Evol Ecol Res 4: 1075-1092 (2002)     Full PDF if your library subscribes.

Reproductive mode and split sex ratios in the facultatively ovoviviparous thrips, Bactrothrips brevitubus

Brenda D. Kranz,1,2* Tomohiro Shibata,1 Koji Tsuchida2 and Shuji Okajima1

1Laboratory of Entomology, Faculty of Agriculture, Tokyo University of Agriculture, Kanagawa and 2Laboratory of Entomology, Faculty of Agriculture, Gifu University, Gifu, Japan

Address all correspondence to Brenda Kranz, Biological Sciences, Flinders University of South Australia, GPO Box 2100, Adelaide, SA 5001, Australia.
e-mail: brenda.kranz@flinders.edu.au


Researching the evolution and maintenance of reproductive mode (oviparity, ovoviviparity and viviparity) is important for identifying the intrinsic and environmental pressures associated with maternal care. We studied the life history, reproductive mode and sex allocation of Bactrothrips brevitubus, a haplodiploid, facultatively ovoviviparous Japanese thrips. Individual females can produce a mass of eggs oviparously and single eggs ovoviviparously. In our study, about 30% of the females reproduced exclusively by oviparity. Nearly 60% of the oviparous females also reproduced ovoviviparously. Local resource competition between reproductive females for food and egg-laying sites may select for ovoviviparity, as females can retain the eggs until a better rearing site is located. We also have preliminary evidence that predatory mites promote ovoviviparity, as they consume the eggs but are ectoparasitic on larvae and adults. Another factor that may influence reproductive mode is that females can produce both sexes oviparously but only males ovoviviparously. Consequently, sex allocation and reproductive mode strategies act in tandem. The population-wide sex ratio was unbiased, whereas the sex ratio of broods that were produced at least partly oviparously was female biased.

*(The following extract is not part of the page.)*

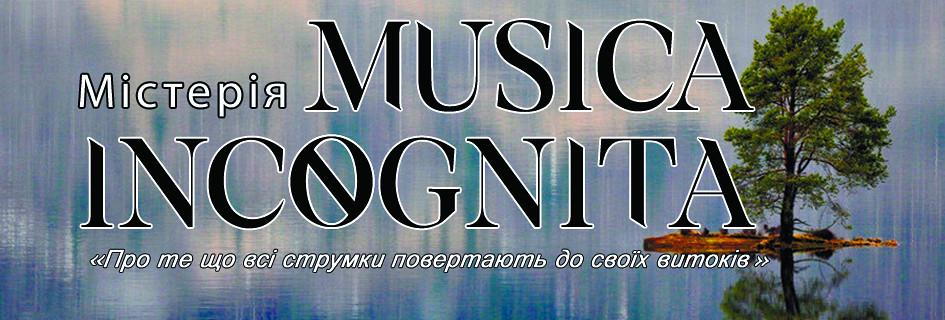 Musica Incognita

This female-biased sex ratio was not significantly different from that predicted by Godfray’s split sex ratio model for a panmictic population. Even so, our evidence for local mate competition and local resource competition suggests that the sex ratios were not Fisherian. We predict that females should reproduce oviparously when constrained by local mate competition, ovoviviparously when constrained by mite predation, with or without local resource competition, and use a mixed strategy when constrained by mite predation and local mate competition.

Keywords: egg mass, haplodiploidy, ovoviviparity, reproductive mode, split sex ratios, thrips.